◆ Extrait source:
============

CA Amiens, 1re ch. civ., 5 décembre 2013, n° 11-02234

AMIENS

Arrêt

PARTIES

Demandeur :

Lesire et Roger (SA)

Défendeur :

Fouan (GAEC)

COMPOSITION DE LA JURIDICTION

Président :

M. Boiffin

Conseillers :

Mmes Piet, Lorphelin

Avocats :

Mes Tetelin-Marquet, Dumoulin, Fourgoux, Le Roy, Mathieu

TGI Laon, du 12 avr. 2011

12 avril 2011

Le Gaec Fouan livrait sa production laitière à la société Lesire et Roger, industriel spécialisé dans la fabrication de fromages.

============

◆ Données fournies:
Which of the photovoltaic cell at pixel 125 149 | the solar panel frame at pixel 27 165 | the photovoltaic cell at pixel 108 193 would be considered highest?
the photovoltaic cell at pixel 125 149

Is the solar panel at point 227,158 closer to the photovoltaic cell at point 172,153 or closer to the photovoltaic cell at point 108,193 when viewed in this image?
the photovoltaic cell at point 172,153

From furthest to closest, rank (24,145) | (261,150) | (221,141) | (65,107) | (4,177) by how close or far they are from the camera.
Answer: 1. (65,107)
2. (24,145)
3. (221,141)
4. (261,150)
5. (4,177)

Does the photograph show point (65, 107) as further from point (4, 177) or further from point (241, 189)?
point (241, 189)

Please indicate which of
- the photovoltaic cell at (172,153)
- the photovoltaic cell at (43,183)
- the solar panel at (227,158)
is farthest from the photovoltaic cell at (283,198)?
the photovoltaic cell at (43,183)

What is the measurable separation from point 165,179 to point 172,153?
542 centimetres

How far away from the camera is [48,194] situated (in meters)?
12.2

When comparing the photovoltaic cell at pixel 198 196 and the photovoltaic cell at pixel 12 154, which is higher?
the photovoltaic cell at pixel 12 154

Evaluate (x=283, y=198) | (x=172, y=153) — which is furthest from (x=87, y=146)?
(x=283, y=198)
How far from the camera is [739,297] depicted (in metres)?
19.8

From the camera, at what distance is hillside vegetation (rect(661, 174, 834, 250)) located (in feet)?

============

◆ Série de tâches:
1. D'après l'arrêt, quelle est la spécialité de la société Lesire et Roger ?
2. Reprenez à l'identique, s'il vous plaît, tout ce qui va de « Mmes Piet, Lorphelin » jusqu'à « fabrication de fromages. » dans l'arrêt.

◆ Exercice corrigé:
1. C'est un industriel spécialisé dans la fabrication de fromages.

2.
Mmes Piet, Lorphelin

Avocats :

Mes Tetelin-Marquet, Dumoulin, Fourgoux, Le Roy, Mathieu

TGI Laon, du 12 avr. 2011

12 avril 2011

Le Gaec Fouan livrait sa production laitière à la société Lesire et Roger, industriel spécialisé dans la fabrication de fromages.